Now that the major cloud conferences are occurring and the PR agencies are pushing their client’s cloud predictions for next year. It’s time we look at what the tea leaves are saying about the evolution of cloud computing in 2023, focusing on areas of significant change.
I’ve been calling for the larger cloud providers to focus on multicloud for years. However, considering that this would require a major shift in how they market their technology, they haven’t done so.
I can understand why. Confusing the market and diluting the value of their specific technology is really a core motivation for not pushing multicloud. However, the smaller players see multicloud as a clear advantage and are all in, one way or another. The larger players, not so much.

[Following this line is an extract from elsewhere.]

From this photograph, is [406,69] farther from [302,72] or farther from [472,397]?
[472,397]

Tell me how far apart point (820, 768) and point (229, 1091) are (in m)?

It’s clear which way the cloud winds are blowing. We’re well into a reality of complex cloud deployments that leverage more than a single cloud provider most of the time.
So, the question is not, “Will the larger cloud providers promote multicloud deployments?” The question is, “How they will provide this technology?” The easy answer focuses on development, and if you’re doing that, you can’t miss the huge influence of containers and container orchestration, meaning Kubernetes.
Everyone is supporting some type of container-based development and container orchestration on their respective cloud platforms. However, what’s missing is turnkey technology that focuses on development and deployment of multicloud solutions. Or, distributed and heterogenous container orchestration and container development that can deploy containerized applications across public cloud providers.
This is nothing new, and indeed, there are technologies that can deploy and orchestrate containers across many different cloud providers now, and even across traditional on-premises platforms. What will be new is support of multicloud container orchestration and release of technology that makes it easy to build and deploy these systems using native cloud services that run across cloud providers.
The advantages of this for enterprises are easy to understand. You’re not limited to deployment on a single cloud provider and thus are able to find best-of-breed solutions on different cloud providers. You can leverage the best databases, artificial intelligence, serverless, etc.
If this does occur, why now? Many of the larger public cloud providers have been pushing back against deployment on anything outside of their “walled gardens.” A few things are happening now and will continue into 2023:
- Acceptance by enterprises that multicloud is the most likely end state. Some end up with multicloud on purpose; most get there through organic growth and by choosing different best-of-breed cloud services across cloud providers as a tactical business need.
- Acceptance by the larger cloud providers that multicloud is no longer something they can market around. It’s part of the technological zeitgeist at this point, and pushing back or avoiding it will likely backfire.
- Acceptance by developers that expanding their deployment reach across clouds, while not right for all applications, is an option that should produce better applications that use the exact technology they need, no matter what cloud it’s running on.
What happens if this shift to multicloud container orchestration becomes more of a reality in 2023? Not much, really. It’s going to take some time for enterprises to skill up in what this technology can do and how to use it properly. Moreover, there is always a great deal of time between technology providers announcing something and that something becoming available and usable.
The fact that we’re dealing with development and deployment of applications means that things will move that much slower. It’s not just releasing a cross-cloud container orchestration platform, but also building and deploying applications on that platform. It’s going to take years to evolve. I think it’s worth the wait. How about you?